(Collected data entries)
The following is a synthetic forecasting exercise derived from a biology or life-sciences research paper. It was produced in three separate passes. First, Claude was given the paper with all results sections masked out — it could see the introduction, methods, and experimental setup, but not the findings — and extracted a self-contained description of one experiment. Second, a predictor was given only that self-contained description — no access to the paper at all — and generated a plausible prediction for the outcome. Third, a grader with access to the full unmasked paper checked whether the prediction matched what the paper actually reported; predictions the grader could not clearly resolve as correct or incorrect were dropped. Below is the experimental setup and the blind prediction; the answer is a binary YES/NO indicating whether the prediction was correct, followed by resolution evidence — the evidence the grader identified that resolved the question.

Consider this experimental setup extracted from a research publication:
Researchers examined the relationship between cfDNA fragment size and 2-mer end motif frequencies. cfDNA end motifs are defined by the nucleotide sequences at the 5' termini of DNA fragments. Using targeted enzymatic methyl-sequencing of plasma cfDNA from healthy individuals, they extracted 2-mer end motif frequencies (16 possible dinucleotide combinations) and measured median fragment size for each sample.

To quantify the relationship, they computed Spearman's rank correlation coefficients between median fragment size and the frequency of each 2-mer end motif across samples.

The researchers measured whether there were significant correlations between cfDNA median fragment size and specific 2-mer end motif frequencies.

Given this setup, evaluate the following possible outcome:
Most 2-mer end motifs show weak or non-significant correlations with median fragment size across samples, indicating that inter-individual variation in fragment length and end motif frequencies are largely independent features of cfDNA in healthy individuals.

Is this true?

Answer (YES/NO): NO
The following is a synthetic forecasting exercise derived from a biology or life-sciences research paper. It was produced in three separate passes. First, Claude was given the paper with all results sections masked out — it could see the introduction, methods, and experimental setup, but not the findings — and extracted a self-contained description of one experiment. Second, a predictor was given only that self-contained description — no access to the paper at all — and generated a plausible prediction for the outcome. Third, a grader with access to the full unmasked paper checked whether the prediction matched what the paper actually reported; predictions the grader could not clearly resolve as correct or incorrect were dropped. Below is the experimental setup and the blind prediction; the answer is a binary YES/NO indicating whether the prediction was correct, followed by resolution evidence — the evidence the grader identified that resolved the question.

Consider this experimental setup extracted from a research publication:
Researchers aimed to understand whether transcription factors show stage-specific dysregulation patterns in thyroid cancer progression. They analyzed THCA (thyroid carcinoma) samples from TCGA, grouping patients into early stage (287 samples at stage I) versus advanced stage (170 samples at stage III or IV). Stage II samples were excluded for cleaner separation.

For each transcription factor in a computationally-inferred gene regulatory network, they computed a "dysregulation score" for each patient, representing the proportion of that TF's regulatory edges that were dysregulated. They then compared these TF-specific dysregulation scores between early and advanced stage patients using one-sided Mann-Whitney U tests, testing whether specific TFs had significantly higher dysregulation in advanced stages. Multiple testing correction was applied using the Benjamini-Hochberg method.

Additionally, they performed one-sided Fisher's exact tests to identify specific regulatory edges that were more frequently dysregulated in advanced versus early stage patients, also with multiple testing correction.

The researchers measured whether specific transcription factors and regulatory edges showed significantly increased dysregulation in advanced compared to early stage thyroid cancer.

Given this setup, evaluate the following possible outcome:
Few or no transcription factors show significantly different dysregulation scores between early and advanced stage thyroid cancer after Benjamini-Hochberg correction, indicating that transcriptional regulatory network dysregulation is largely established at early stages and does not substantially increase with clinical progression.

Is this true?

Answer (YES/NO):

* Directions for this task:
Set down every record above, word for word.

* Response for this exercise:
The following is a synthetic forecasting exercise derived from a biology or life-sciences research paper. It was produced in three separate passes. First, Claude was given the paper with all results sections masked out — it could see the introduction, methods, and experimental setup, but not the findings — and extracted a self-contained description of one experiment. Second, a predictor was given only that self-contained description — no access to the paper at all — and generated a plausible prediction for the outcome. Third, a grader with access to the full unmasked paper checked whether the prediction matched what the paper actually reported; predictions the grader could not clearly resolve as correct or incorrect were dropped. Below is the experimental setup and the blind prediction; the answer is a binary YES/NO indicating whether the prediction was correct, followed by resolution evidence — the evidence the grader identified that resolved the question.

Consider this experimental setup extracted from a research publication:
Researchers examined the relationship between cfDNA fragment size and 2-mer end motif frequencies. cfDNA end motifs are defined by the nucleotide sequences at the 5' termini of DNA fragments. Using targeted enzymatic methyl-sequencing of plasma cfDNA from healthy individuals, they extracted 2-mer end motif frequencies (16 possible dinucleotide combinations) and measured median fragment size for each sample.

To quantify the relationship, they computed Spearman's rank correlation coefficients between median fragment size and the frequency of each 2-mer end motif across samples.

The researchers measured whether there were significant correlations between cfDNA median fragment size and specific 2-mer end motif frequencies.

Given this setup, evaluate the following possible outcome:
Most 2-mer end motifs show weak or non-significant correlations with median fragment size across samples, indicating that inter-individual variation in fragment length and end motif frequencies are largely independent features of cfDNA in healthy individuals.

Is this true?

Answer (YES/NO): NO
The following is a synthetic forecasting exercise derived from a biology or life-sciences research paper. It was produced in three separate passes. First, Claude was given the paper with all results sections masked out — it could see the introduction, methods, and experimental setup, but not the findings — and extracted a self-contained description of one experiment. Second, a predictor was given only that self-contained description — no access to the paper at all — and generated a plausible prediction for the outcome. Third, a grader with access to the full unmasked paper checked whether the prediction matched what the paper actually reported; predictions the grader could not clearly resolve as correct or incorrect were dropped. Below is the experimental setup and the blind prediction; the answer is a binary YES/NO indicating whether the prediction was correct, followed by resolution evidence — the evidence the grader identified that resolved the question.

Consider this experimental setup extracted from a research publication:
Researchers aimed to understand whether transcription factors show stage-specific dysregulation patterns in thyroid cancer progression. They analyzed THCA (thyroid carcinoma) samples from TCGA, grouping patients into early stage (287 samples at stage I) versus advanced stage (170 samples at stage III or IV). Stage II samples were excluded for cleaner separation.

For each transcription factor in a computationally-inferred gene regulatory network, they computed a "dysregulation score" for each patient, representing the proportion of that TF's regulatory edges that were dysregulated. They then compared these TF-specific dysregulation scores between early and advanced stage patients using one-sided Mann-Whitney U tests, testing whether specific TFs had significantly higher dysregulation in advanced stages. Multiple testing correction was applied using the Benjamini-Hochberg method.

Additionally, they performed one-sided Fisher's exact tests to identify specific regulatory edges that were more frequently dysregulated in advanced versus early stage patients, also with multiple testing correction.

The researchers measured whether specific transcription factors and regulatory edges showed significantly increased dysregulation in advanced compared to early stage thyroid cancer.

Given this setup, evaluate the following possible outcome:
Few or no transcription factors show significantly different dysregulation scores between early and advanced stage thyroid cancer after Benjamini-Hochberg correction, indicating that transcriptional regulatory network dysregulation is largely established at early stages and does not substantially increase with clinical progression.

Is this true?

Answer (YES/NO):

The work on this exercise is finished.